Мама женилась. Не обижайся на нее. Твой портрет висит. И она его чисто вытирает. И твое пальто в шкафу па прежнем месте. Ты не бойся — я все сохраню. Мама говорит, что он хороший человек. Такая морда у него висячая, я его ненавижу. Он сказал, что летом печку надо переставить из моей комнаты в летнюю кухню. Пусть только попробует! На маминой работе мне дали вчера подарок. Он тоже принес со своей работы, но я его подарок выкинул. Завтра Новый год. Поздравляю тебя, любимый папа! Жду. Я всегда тебя жду и никогда не женюсь.

Твой сын Андрей.

1950 г.»

«Марсель, Тоболкину А. И.

Здравствуй, папа!

Ура! Я выгнал ее мужа. Он меня хотел ударить, а я его укусил за руку. И сказал ей, что убегу из дому. Она забоялась, заплакала, они стали ругаться между собой. И потом он ушел. Я сказал, что, если он вернется, я стану уркаганом или утоплюсь в море. Она обещала, что никогда больше не женится. Теперь все в порядке. Только не обижайся на нее н не говори, что я писал. Скорей приезжай! До свиданья.

Твой сын Андрей.

1950 г.»

«Лондон, Тоболкину А. И.

Здравствуй, папа!

Теперь мне хорошо. У меня есть собака. Его зовут Друг. Он немецкая овчарка. Все его боятся. Такой собаки ни у кого нет. Он носит портфель в школу в зубах. Он все знает. Лежать! К ноге! Пиль! Барьер! Я его научил. Он меня сильно любит, и я его люблю.

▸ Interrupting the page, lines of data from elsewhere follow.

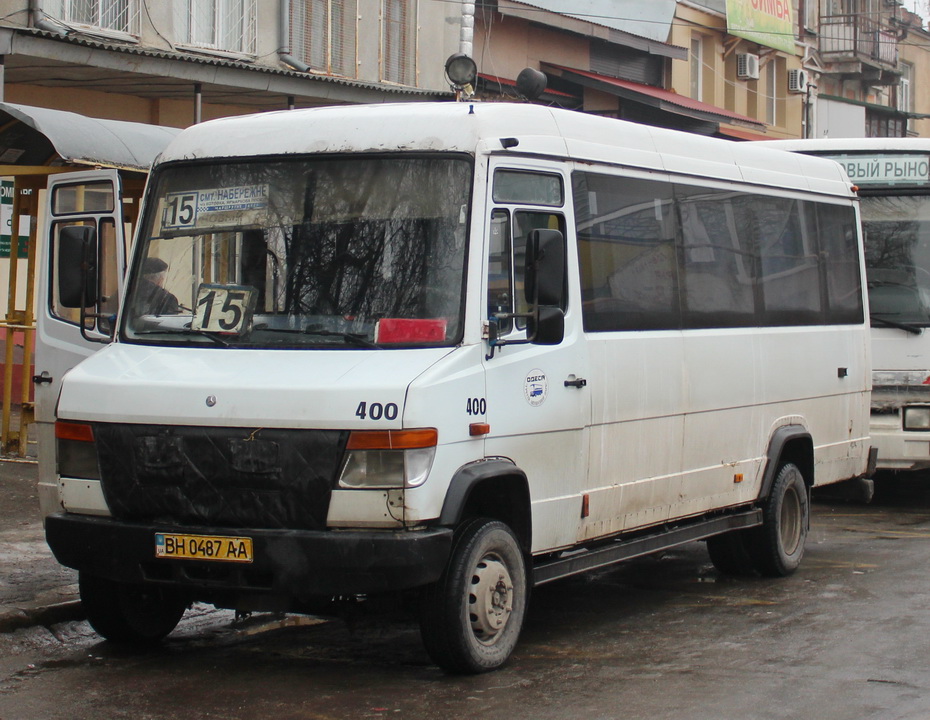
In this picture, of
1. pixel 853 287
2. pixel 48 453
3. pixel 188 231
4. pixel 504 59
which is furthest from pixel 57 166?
pixel 504 59

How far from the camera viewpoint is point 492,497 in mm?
7184

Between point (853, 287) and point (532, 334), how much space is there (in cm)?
467

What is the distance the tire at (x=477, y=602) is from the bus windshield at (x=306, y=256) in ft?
3.12

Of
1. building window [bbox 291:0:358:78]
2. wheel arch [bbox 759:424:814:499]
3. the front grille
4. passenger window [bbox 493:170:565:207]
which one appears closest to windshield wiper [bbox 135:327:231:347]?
the front grille

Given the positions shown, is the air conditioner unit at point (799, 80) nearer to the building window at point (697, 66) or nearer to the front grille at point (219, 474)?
the building window at point (697, 66)

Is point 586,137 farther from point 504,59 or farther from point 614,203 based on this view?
point 504,59

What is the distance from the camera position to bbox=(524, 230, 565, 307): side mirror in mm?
6938

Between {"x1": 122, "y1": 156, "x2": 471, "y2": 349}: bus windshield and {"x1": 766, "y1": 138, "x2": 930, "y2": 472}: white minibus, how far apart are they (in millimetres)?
6850

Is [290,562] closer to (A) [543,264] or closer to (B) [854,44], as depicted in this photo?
(A) [543,264]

Прочитал книгу «Робинзон Крузо». Вот если бы мы с тобой попали на этот остров вместо Робинзона! Как было бы хорошо. Ты, я и Друг! Приезжай скорей, мой папа. Неужели ты не приедешь? Иногда я сплю и вижу тебя, но сны забываю. Мама говорит — у меня память никудышная. Очень жду тебя.

Твой сын Андрей.

1951 г.»

«Рио-де-Жанейро, Тоболкину А. И.

Здравствуй, папа!

Друг умер.

Я его водил к ветеринару в лечебницу. А он все равно умер. За три дня. Друг умер, и теперь я один. Если бы у меня был хоть брат. Скорей приезжай, папа.

Скорей!

1952 г.»

«Париж,

Тоболкину А. И.

Здравствуй, папа!

Я сейчас поднимался по лестнице на чердак в свой штаб, смотрю — закат. Все небо горит в той стороне.

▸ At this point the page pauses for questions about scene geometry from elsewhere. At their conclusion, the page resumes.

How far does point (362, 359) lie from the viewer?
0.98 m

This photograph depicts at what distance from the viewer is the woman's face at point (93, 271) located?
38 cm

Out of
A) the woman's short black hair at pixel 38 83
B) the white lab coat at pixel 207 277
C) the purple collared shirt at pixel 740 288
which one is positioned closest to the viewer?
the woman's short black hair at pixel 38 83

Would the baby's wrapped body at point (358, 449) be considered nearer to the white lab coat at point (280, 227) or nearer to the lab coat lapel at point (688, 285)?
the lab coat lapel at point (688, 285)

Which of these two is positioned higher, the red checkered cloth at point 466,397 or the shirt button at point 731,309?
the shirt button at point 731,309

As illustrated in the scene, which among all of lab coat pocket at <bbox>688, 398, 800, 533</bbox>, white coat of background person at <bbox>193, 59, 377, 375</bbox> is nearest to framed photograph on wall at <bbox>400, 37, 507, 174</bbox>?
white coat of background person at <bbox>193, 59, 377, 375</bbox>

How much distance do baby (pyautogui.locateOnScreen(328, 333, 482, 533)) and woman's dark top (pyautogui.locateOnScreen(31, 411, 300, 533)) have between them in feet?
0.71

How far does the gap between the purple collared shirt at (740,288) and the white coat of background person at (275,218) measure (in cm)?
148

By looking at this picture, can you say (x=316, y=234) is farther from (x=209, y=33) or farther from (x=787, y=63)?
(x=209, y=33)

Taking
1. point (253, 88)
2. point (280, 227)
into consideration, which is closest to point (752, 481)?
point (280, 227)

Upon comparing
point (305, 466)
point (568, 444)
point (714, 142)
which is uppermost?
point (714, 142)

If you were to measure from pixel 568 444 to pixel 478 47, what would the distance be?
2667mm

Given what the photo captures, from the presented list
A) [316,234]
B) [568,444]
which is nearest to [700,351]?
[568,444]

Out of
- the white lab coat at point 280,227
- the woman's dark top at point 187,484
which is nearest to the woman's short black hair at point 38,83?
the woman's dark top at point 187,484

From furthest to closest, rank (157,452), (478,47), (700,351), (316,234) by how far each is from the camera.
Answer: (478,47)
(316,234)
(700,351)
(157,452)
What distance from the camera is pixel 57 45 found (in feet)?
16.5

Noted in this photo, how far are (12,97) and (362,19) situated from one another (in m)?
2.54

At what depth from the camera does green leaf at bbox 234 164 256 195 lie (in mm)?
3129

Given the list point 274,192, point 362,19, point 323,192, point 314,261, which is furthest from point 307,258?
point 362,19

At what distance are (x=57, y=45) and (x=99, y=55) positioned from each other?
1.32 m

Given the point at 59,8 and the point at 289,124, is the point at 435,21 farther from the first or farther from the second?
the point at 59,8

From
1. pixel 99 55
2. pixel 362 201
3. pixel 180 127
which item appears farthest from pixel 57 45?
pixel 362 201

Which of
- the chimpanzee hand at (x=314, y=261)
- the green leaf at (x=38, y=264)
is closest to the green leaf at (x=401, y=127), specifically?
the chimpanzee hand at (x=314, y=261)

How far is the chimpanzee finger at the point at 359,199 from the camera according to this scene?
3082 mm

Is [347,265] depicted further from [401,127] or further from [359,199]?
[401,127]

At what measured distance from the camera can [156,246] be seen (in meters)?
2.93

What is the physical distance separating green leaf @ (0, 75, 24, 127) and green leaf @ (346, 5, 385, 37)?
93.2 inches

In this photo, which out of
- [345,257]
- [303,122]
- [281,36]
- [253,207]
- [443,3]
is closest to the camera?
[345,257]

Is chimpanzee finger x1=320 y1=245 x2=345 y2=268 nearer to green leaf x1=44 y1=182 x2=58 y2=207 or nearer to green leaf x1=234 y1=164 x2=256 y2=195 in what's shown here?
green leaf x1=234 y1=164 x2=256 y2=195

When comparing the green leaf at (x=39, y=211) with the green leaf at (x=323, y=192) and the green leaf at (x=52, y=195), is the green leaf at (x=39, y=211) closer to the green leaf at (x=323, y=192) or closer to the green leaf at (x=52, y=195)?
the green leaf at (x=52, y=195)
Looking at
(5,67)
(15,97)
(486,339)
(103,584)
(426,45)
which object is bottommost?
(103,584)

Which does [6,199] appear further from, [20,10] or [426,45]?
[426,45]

Я все стоял на лестнице и смотрел на закат. Я подумал, что ты на западе и смотришь на этот закат с другой стороны, что мы с тобой за этим закатом, как за забором. И я заплакал — такой красивый он был. И я захотел описать его словами. Не для тебя, ты ведь его видел с другой стороны, а просто так, чтобы он остался.

И я придумал: «Закат пылал!»

Правда же, я хорошо придумал? Я сразу понял, что тебе понравится. Эх, если бы я мог, я бы сочинил такую песню, чтобы ее все пели.

До свиданья.

Твой сын Андрей.

1953 г.»

Я складывал эти письма в жестяную коробку и прятал в тайник под молодым орехом, который посадил перед войною мой отец.

Тонкие ветки ореха перечеркивали в окошке то радостно-голубое, то равнодушно-серое небо. Доставшиеся мне при рождении ярко-синие глаза давно уже стали серыми, а огненно-рыжие волосы русыми. Шли вереницею дни: монотонные, неповторимые, загадочные.